### [TEXT BLOCK]
Can not get urllib.urlopen to work

Steve Holden steve at holdenweb.com
Thu Oct 28 06:45:33 CEST 2004


Pater Maximus wrote:

> I am trying to implement the recipe listed at
> http://aspn.activestate.com/ASPN/Cookbook/Python/Recipe/211886
> 
> However, I can not get to first base. When I try to run
> 
> import urllib
> fo=urllib.urlopen("http://www.dictionary.com/")
> page = fo.read()
> 
> I get:
> 
> Traceback (most recent call last):
>   File "C:/Program Files/Python/Lib/idlelib/testurl", line 2, in -toplevel-
>     fo=urllib.urlopen("http://www.dictionary.com/")
>   File "C:\PROGRA~1\PYTHON\lib\urllib.py", line 76, in urlopen
>     return opener.open(url)
>   File "C:\PROGRA~1\PYTHON\lib\urllib.py", line 181, in open
>     return getattr(self, name)(url)
>   File "C:\PROGRA~1\PYTHON\lib\urllib.py", line 297, in open_http
>     h.endheaders()
>   File "C:\PROGRA~1\PYTHON\lib\httplib.py", line 712, in endheaders
>     self._send_output()
>   File "C:\PROGRA~1\PYTHON\lib\httplib.py", line 597, in _send_output
>     self.send(msg)
>   File "C:\PROGRA~1\PYTHON\lib\httplib.py", line 564, in send
>     self.connect()

### [PROBLEM TO WORK ON]
From the traceback in the urllib forum post above, list in order each name that comes after "in" at the end of a "File" line.

### [GIVEN INFORMATION]
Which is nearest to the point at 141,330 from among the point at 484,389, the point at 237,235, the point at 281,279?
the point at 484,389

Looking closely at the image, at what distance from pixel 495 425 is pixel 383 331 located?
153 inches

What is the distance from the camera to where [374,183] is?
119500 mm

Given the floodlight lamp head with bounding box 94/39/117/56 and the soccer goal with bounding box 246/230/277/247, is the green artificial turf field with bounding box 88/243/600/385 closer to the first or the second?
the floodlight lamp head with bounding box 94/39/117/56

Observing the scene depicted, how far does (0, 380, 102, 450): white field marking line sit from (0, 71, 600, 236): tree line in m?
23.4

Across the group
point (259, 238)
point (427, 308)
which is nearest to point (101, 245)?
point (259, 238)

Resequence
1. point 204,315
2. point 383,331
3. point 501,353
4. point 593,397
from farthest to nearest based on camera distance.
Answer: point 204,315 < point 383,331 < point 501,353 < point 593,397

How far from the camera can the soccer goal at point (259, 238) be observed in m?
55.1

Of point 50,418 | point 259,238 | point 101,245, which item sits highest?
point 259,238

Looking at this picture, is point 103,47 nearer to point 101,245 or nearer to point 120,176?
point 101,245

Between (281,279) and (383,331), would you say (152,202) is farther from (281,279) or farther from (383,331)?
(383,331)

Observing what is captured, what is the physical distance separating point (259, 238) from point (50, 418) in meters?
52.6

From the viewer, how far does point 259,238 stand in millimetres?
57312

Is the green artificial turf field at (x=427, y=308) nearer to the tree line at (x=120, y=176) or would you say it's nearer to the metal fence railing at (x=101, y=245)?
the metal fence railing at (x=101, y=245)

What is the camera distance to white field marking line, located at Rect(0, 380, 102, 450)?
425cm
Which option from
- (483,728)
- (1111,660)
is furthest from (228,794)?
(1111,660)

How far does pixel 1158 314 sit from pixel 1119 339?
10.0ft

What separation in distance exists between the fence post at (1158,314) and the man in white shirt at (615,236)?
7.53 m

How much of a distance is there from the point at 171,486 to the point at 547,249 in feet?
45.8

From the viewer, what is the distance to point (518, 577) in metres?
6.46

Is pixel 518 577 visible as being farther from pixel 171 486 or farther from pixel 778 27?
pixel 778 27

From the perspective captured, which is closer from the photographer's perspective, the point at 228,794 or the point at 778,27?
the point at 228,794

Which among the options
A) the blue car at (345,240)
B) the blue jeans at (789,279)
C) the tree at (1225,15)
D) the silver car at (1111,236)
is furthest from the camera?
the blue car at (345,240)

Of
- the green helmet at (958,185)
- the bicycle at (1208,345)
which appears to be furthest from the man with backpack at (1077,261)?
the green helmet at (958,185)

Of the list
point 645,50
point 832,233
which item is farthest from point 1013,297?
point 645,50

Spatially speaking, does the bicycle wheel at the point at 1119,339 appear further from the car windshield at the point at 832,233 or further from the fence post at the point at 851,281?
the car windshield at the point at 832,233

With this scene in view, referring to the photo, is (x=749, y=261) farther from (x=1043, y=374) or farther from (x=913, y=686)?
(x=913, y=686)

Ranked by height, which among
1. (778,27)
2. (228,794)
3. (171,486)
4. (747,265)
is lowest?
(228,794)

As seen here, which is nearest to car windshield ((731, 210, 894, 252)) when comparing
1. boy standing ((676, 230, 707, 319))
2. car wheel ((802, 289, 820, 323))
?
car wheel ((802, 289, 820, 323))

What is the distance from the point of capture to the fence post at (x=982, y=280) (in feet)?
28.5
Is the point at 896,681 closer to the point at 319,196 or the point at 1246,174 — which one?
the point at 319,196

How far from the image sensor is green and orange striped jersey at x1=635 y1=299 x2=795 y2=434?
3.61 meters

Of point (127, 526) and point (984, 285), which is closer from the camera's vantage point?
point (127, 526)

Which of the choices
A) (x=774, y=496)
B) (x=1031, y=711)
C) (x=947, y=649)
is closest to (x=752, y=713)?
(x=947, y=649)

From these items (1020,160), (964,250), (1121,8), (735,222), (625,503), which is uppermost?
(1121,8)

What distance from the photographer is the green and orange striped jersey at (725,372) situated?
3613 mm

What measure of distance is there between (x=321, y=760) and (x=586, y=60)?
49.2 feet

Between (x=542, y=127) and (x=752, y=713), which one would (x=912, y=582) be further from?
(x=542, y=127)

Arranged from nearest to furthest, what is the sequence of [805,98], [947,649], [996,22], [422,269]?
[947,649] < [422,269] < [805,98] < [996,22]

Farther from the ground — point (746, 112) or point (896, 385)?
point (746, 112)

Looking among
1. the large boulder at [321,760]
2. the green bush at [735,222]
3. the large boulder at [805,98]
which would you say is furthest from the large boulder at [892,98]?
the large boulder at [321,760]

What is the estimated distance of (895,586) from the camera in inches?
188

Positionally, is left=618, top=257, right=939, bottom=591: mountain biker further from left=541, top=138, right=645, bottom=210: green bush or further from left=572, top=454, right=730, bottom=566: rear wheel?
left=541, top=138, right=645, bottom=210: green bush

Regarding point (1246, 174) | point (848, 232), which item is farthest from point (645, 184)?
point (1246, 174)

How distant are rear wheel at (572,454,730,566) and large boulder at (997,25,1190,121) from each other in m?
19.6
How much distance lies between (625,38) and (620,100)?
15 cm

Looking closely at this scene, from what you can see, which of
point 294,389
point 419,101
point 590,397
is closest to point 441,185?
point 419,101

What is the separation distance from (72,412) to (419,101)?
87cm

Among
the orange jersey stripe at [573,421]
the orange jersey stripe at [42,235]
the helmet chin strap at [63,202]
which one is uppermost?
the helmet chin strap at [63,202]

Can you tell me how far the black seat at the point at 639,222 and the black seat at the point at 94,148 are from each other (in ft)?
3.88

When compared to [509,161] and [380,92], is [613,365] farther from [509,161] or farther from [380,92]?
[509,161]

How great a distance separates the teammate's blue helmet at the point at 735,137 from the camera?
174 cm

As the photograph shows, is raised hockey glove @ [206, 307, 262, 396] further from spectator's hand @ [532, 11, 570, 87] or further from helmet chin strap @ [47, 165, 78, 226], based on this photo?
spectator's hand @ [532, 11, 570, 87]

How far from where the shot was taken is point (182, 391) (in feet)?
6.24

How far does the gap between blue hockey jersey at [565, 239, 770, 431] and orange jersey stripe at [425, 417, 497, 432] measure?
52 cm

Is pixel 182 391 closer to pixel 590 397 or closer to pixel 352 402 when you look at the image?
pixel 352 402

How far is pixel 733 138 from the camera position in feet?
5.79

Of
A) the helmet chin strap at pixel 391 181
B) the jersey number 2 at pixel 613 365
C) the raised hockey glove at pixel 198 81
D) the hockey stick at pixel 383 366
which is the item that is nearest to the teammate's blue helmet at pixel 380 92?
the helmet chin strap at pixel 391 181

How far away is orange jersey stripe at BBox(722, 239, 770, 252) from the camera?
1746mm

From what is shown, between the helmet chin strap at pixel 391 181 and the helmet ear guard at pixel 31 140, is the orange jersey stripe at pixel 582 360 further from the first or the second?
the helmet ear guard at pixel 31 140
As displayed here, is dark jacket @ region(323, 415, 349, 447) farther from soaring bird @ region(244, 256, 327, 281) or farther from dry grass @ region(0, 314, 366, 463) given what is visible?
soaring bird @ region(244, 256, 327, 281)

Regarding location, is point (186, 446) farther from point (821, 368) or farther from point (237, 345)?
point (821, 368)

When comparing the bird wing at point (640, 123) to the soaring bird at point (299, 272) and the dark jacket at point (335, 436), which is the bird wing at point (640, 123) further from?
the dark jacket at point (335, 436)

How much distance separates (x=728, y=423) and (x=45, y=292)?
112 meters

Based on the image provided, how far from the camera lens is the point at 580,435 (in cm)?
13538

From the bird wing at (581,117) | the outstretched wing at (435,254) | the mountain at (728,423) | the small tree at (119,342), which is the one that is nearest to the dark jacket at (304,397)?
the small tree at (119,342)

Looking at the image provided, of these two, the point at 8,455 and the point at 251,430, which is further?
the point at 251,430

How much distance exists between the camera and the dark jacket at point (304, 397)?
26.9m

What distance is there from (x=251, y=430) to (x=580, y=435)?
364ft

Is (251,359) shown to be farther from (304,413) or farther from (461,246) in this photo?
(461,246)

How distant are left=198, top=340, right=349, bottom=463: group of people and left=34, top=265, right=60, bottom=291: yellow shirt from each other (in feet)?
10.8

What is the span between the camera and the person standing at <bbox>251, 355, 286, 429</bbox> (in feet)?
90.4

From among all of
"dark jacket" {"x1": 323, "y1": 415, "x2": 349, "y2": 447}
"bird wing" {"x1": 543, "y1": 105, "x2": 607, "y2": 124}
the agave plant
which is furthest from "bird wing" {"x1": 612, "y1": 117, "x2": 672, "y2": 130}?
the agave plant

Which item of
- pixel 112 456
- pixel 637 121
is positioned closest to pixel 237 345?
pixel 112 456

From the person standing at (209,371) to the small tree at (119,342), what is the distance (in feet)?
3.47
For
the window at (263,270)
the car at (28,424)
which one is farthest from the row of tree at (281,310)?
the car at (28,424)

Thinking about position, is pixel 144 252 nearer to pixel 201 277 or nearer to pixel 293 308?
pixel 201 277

### [WRITTEN SOLUTION]
-toplevel-
urlopen
open
open_http
endheaders
_send_output
send